▶ **Objective**: Select every line of the data that contains the word "person", and copy each one out in full.

▶ **Supplied records**:
┄┄┄┄┄┄┄┄┄┄┄┄┄┄┄┄┄┄┄┄
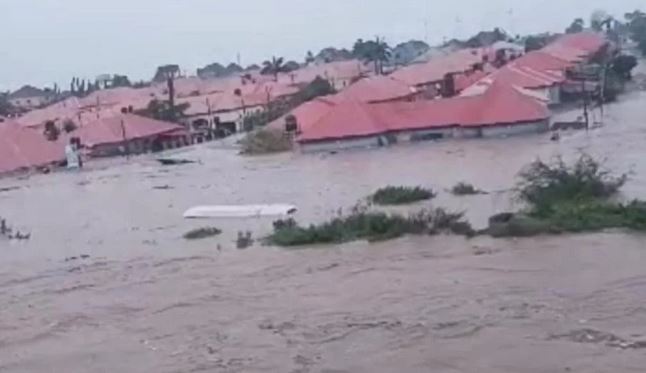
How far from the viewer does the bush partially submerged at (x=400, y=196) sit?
┄┄┄┄┄┄┄┄┄┄┄┄┄┄┄┄┄┄┄┄
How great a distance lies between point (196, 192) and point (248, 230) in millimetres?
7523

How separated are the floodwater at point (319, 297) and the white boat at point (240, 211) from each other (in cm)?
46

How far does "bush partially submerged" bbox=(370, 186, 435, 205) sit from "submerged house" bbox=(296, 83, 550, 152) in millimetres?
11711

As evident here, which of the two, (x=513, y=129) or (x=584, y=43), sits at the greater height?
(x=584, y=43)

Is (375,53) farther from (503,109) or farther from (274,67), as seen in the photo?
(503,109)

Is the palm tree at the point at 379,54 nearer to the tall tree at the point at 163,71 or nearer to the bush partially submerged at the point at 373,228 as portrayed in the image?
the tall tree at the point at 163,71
┄┄┄┄┄┄┄┄┄┄┄┄┄┄┄┄┄┄┄┄
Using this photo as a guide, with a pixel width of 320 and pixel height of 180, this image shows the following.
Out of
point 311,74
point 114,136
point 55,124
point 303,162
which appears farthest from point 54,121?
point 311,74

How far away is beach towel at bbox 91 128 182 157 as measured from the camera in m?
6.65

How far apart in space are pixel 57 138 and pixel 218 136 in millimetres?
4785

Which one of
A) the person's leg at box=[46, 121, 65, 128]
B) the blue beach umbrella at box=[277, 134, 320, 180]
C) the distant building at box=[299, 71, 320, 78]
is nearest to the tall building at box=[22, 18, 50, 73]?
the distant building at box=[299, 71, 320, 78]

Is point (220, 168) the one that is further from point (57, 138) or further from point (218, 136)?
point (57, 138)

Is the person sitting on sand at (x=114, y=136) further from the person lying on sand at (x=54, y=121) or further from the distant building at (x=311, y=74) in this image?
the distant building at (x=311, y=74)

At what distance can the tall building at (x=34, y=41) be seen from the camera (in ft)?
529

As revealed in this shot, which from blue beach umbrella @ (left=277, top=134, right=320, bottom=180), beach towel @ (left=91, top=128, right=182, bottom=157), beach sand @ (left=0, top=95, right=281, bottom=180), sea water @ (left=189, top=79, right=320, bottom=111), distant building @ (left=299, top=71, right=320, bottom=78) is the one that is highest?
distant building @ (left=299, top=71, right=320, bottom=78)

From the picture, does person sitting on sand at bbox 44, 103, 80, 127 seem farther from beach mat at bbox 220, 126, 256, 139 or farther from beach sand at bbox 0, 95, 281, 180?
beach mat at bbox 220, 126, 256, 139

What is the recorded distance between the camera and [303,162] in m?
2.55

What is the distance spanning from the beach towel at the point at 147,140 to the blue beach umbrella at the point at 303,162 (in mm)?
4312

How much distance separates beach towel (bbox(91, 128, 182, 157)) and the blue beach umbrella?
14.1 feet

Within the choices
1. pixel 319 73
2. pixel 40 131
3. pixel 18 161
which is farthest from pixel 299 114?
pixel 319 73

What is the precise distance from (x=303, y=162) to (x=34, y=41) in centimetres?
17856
┄┄┄┄┄┄┄┄┄┄┄┄┄┄┄┄┄┄┄┄
▶ **Reply**:
A) the person's leg at box=[46, 121, 65, 128]
Is the person sitting on sand at (x=114, y=136) further from the person lying on sand at (x=54, y=121) or further from the distant building at (x=311, y=74) in this image?
From the picture, does person sitting on sand at bbox 44, 103, 80, 127 seem farther from beach mat at bbox 220, 126, 256, 139 or farther from beach sand at bbox 0, 95, 281, 180?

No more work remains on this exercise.